In Ethereum’s execution layer, all the merkle tries are based on a data structure called the Merkle Patricia Trie (MPT). From every block header, you can actually see three important roots — each representing a different trie:

Let’s break them down one by one.

State Trie

There is one global state trie, and it gets updated every time a block is processed.

An Ethereum account is stored as an array of four items:

[ nonce, balance, storageRoot, codeHash ]

Here’s the interesting part: the storageRoot itself is the root of another trie — the Storage Trie.

Storage Trie

The storage trie is where all contract data lives. Each account (that is, a contract) has its own storage trie.

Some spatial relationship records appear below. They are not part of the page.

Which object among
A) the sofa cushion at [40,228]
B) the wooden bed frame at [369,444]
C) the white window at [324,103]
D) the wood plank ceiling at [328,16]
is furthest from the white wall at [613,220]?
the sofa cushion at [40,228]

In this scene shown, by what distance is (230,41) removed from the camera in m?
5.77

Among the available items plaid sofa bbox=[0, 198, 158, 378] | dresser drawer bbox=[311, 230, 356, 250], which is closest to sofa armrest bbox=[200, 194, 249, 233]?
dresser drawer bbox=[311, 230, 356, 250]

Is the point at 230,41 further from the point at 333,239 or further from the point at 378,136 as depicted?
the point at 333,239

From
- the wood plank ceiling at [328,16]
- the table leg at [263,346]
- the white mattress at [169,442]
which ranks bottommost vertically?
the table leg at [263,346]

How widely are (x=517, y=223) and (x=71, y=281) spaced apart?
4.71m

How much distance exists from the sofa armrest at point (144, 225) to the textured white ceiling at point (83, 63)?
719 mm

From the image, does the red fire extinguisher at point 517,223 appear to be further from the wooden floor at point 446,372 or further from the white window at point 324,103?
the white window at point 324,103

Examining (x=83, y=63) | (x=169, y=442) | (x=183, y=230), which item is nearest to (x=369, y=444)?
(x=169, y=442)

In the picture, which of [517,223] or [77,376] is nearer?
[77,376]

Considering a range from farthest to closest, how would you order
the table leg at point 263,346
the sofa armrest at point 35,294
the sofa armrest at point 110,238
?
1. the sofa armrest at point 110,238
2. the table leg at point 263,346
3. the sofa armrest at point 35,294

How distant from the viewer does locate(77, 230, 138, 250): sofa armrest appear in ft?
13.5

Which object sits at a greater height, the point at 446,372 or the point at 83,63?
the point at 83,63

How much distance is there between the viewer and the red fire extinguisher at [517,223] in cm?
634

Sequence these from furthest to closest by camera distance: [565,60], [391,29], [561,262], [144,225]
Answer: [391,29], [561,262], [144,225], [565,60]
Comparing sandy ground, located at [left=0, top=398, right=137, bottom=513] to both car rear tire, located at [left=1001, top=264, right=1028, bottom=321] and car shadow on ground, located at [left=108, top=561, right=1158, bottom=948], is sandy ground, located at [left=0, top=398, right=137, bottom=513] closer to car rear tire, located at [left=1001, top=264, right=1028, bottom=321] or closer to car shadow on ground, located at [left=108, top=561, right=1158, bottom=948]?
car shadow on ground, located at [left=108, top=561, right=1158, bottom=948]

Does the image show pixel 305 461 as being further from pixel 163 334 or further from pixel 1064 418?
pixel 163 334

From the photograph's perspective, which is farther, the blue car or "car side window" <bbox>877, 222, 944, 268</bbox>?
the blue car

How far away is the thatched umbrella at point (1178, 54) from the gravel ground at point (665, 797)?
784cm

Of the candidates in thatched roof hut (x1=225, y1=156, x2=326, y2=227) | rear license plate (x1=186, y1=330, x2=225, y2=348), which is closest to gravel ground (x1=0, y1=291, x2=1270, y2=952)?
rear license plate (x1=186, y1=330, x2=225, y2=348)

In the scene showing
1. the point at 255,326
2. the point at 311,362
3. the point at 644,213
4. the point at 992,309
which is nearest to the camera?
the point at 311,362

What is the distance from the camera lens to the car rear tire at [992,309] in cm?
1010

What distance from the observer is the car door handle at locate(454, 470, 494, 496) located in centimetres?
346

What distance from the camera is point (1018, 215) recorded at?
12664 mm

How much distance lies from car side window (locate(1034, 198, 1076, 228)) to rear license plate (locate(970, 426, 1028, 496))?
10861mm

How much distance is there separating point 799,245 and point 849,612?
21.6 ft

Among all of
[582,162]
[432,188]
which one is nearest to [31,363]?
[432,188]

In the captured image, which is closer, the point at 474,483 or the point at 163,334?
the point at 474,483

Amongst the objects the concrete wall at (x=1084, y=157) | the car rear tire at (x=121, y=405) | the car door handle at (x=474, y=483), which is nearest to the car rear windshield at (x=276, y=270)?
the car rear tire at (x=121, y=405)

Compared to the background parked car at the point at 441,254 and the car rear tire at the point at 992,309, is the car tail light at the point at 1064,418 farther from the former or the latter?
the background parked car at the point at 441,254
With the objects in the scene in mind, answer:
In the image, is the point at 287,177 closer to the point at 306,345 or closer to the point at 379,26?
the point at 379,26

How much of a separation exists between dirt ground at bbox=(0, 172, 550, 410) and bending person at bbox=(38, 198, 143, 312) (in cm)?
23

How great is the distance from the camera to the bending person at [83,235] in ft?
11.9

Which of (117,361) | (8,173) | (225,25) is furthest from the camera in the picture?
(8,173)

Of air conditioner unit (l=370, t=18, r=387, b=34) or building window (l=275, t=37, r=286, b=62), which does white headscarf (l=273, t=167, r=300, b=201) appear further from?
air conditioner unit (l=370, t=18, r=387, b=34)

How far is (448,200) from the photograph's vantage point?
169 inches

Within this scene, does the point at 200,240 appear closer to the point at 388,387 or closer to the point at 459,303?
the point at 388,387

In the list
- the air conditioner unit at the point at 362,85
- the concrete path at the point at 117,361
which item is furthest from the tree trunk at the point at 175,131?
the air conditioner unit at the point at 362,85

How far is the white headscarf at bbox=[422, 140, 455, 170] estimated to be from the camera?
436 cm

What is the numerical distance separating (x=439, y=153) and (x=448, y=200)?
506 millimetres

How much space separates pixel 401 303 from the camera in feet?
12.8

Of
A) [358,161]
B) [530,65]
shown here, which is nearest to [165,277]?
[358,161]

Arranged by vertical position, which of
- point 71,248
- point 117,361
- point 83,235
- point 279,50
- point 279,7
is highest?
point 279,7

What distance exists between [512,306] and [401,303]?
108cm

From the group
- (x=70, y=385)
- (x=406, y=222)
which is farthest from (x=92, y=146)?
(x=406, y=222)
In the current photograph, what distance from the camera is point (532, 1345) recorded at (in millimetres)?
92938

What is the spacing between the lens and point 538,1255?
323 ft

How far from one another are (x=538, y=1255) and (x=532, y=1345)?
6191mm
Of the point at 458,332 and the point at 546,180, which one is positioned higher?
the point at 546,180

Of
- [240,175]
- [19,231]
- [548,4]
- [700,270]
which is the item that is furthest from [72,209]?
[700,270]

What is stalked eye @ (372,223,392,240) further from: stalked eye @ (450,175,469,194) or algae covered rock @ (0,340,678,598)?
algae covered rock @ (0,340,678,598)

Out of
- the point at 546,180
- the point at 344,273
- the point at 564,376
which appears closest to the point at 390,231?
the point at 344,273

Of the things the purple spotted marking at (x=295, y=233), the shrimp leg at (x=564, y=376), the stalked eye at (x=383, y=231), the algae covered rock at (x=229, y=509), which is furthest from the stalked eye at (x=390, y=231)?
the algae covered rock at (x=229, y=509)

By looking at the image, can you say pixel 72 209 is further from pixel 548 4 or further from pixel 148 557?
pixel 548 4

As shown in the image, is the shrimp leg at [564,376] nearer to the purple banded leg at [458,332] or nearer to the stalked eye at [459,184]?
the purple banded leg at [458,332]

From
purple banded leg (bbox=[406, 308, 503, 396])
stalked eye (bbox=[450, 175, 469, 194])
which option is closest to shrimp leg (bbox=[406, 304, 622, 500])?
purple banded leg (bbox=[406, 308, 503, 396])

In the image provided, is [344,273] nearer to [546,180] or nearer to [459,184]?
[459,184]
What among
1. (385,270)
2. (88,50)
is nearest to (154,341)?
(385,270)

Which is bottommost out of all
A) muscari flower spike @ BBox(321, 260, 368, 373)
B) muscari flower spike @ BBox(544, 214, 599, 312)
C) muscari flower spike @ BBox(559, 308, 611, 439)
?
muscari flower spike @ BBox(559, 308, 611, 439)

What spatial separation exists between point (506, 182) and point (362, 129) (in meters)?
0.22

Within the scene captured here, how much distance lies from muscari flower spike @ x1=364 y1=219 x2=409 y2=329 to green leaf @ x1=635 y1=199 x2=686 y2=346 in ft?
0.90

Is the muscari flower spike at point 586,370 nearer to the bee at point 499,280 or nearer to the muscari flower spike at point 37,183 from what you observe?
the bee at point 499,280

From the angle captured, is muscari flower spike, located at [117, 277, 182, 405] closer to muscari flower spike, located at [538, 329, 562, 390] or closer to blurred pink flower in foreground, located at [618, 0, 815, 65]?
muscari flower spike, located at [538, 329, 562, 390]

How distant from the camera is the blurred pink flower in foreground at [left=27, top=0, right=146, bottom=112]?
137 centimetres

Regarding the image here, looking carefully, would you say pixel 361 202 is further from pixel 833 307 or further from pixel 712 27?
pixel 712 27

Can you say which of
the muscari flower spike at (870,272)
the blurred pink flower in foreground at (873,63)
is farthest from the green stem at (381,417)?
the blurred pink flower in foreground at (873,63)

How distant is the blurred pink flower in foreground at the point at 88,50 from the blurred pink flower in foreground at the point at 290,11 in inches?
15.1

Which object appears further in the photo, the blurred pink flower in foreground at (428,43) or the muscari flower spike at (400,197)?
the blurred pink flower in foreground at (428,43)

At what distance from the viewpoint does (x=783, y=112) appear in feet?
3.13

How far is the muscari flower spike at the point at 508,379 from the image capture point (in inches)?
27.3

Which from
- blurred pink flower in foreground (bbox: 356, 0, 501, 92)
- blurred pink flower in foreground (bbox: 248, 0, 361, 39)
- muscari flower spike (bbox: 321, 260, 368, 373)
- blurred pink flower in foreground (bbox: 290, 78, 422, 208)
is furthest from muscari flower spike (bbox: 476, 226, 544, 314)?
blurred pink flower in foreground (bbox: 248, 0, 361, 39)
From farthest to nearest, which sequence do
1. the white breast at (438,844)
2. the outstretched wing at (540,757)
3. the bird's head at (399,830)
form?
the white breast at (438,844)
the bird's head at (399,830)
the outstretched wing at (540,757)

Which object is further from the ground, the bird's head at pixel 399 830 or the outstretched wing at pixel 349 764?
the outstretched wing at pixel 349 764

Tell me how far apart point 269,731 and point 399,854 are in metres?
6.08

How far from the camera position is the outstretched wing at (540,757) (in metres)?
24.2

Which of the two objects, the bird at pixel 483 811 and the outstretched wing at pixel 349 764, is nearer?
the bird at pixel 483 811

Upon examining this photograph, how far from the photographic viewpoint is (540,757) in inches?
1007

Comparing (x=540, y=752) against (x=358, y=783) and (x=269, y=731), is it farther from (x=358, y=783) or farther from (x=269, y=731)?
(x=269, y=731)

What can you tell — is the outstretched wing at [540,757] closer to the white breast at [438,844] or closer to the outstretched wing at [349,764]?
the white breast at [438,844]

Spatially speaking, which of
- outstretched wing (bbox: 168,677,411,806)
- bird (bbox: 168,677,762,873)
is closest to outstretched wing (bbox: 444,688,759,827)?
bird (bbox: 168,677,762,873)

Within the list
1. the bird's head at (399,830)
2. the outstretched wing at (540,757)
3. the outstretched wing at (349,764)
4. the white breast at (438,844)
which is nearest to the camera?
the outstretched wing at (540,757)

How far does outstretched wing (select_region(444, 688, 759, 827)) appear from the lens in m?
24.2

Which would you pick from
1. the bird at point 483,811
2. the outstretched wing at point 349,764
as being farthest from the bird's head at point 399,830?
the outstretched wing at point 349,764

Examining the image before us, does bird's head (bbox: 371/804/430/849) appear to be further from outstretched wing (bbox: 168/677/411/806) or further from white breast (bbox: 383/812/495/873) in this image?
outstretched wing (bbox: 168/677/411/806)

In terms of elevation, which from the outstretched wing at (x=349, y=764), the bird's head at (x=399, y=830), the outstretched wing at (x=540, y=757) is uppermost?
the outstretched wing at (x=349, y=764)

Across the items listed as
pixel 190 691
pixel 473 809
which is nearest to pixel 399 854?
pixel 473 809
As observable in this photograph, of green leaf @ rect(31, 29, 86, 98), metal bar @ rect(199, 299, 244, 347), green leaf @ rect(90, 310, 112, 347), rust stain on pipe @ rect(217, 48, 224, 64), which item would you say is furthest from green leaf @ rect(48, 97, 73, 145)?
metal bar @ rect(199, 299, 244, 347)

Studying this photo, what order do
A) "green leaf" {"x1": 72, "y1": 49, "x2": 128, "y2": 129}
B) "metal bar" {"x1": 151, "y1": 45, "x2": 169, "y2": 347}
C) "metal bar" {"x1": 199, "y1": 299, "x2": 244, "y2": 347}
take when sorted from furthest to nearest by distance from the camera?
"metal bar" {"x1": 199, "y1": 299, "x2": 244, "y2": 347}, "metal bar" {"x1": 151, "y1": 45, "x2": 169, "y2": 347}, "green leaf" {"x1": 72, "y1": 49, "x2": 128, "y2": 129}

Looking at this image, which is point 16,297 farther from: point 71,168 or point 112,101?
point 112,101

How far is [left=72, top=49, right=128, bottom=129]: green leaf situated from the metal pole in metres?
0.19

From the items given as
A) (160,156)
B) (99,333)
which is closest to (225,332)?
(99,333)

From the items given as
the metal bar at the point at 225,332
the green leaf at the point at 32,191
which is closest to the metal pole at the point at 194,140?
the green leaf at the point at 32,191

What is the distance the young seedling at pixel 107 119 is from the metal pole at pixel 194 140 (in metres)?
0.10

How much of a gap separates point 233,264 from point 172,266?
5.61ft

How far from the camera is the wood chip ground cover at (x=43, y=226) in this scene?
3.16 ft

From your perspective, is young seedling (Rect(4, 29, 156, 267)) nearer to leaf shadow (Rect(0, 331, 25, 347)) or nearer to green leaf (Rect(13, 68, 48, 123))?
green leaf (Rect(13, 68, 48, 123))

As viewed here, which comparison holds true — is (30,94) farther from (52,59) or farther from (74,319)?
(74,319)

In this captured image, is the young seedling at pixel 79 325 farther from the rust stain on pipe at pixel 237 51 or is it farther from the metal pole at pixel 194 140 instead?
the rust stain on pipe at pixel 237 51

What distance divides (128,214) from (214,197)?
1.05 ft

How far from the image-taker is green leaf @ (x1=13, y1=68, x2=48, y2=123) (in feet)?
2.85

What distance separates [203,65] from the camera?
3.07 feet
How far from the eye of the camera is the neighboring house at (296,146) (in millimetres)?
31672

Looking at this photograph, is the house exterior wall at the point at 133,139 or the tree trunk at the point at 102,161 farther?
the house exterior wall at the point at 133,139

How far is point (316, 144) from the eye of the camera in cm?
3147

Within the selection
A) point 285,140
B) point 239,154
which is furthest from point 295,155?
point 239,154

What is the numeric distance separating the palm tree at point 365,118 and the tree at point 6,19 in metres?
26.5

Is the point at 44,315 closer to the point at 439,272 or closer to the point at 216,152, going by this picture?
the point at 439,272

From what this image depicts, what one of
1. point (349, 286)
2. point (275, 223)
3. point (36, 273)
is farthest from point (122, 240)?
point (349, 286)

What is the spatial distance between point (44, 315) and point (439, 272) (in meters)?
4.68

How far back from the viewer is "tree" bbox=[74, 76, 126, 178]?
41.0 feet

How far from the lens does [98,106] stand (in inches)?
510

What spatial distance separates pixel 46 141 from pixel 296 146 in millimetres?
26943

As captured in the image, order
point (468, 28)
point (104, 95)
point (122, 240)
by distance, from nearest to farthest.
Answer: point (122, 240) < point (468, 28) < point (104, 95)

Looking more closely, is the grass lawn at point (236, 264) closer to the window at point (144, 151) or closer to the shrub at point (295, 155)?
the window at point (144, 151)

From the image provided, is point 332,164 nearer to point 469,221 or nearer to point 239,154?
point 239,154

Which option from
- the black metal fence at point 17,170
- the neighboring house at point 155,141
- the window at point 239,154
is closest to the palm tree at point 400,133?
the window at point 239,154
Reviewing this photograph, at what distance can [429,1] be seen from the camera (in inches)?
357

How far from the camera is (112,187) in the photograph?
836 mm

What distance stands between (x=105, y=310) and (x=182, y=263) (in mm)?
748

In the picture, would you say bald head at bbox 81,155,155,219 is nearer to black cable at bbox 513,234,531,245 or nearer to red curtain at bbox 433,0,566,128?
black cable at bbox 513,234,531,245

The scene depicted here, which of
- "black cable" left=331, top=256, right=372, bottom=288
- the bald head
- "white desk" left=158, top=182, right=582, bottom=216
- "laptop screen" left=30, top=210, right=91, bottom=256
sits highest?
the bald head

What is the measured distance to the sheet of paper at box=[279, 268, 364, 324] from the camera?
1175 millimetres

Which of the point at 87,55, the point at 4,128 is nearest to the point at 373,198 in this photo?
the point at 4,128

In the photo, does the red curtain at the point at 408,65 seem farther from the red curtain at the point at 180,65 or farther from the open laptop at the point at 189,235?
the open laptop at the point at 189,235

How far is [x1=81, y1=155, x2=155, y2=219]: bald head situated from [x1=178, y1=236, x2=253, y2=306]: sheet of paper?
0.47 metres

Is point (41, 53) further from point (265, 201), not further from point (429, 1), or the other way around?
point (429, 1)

If you want to retrieve a contract’s stored value, you need:

For example, to fetch data from slot 0 of address 0xc0ffee254729296a45a3885639AC7E10F9d54979, you can use the JSON-RPC method eth_getStorageAt:

curl -X POST --data '{
  "jsonrpc":"2.0",
  "method":"eth_getStorageAt",
  "params": [
    "0xc0ffee254729296a45a3885639AC7E10F9d54979", 
    "0x0", 
    "latest"
  ],
  "id":1
}' localhost:8545

This might return something like:

{"jsonrpc":"2.0","id":1,"result":"0x00000000000000000000000000000000000000000000000000000000000004d2"}

For other slots, you can’t just pass the number directly. Instead, Ethereum calculates the slot’s position as:

keccak256( padded(address) + padded(slotIndex) )

For example, for slot 1, at address 0x391694e7e0b0cce554cb130d723a9d27458f9298, the key is:

keccak256("000...391694e7...f9298" + "000...0001")

In a Geth console, you can calculate it with:

var key = "000000000000000000000000391694e7e0b0cce554cb130d723a9d27458f9298" +
          "0000000000000000000000000000000000000000000000000000000000000001"
web3.sha3(key, { "encoding": "hex" })

This gives the hashed position, which you then pass into eth_getStorageAt to fetch the actual stored value.

If an account is not a contract, its storageRoot is empty.

Transactions Trie

Every block also has its own transactions trie. This stores all the transactions of that block as (key, value) pairs.

This allows Ethereum to support both old and new transaction formats

Receipts Trie

Finally, every block also has a receipts trie. Like the transactions trie, the path is also rlp(transactionIndex).

Receipts can be of two kinds:

  1. LegacyReceipt → stored as rlp([status, cumulativeGasUsed, logsBloom, logs]).

  2. Receipt (typed) → stored as TransactionType | ReceiptPayload.

Again, this supports both old and new transaction formats, thanks to EIP-2718.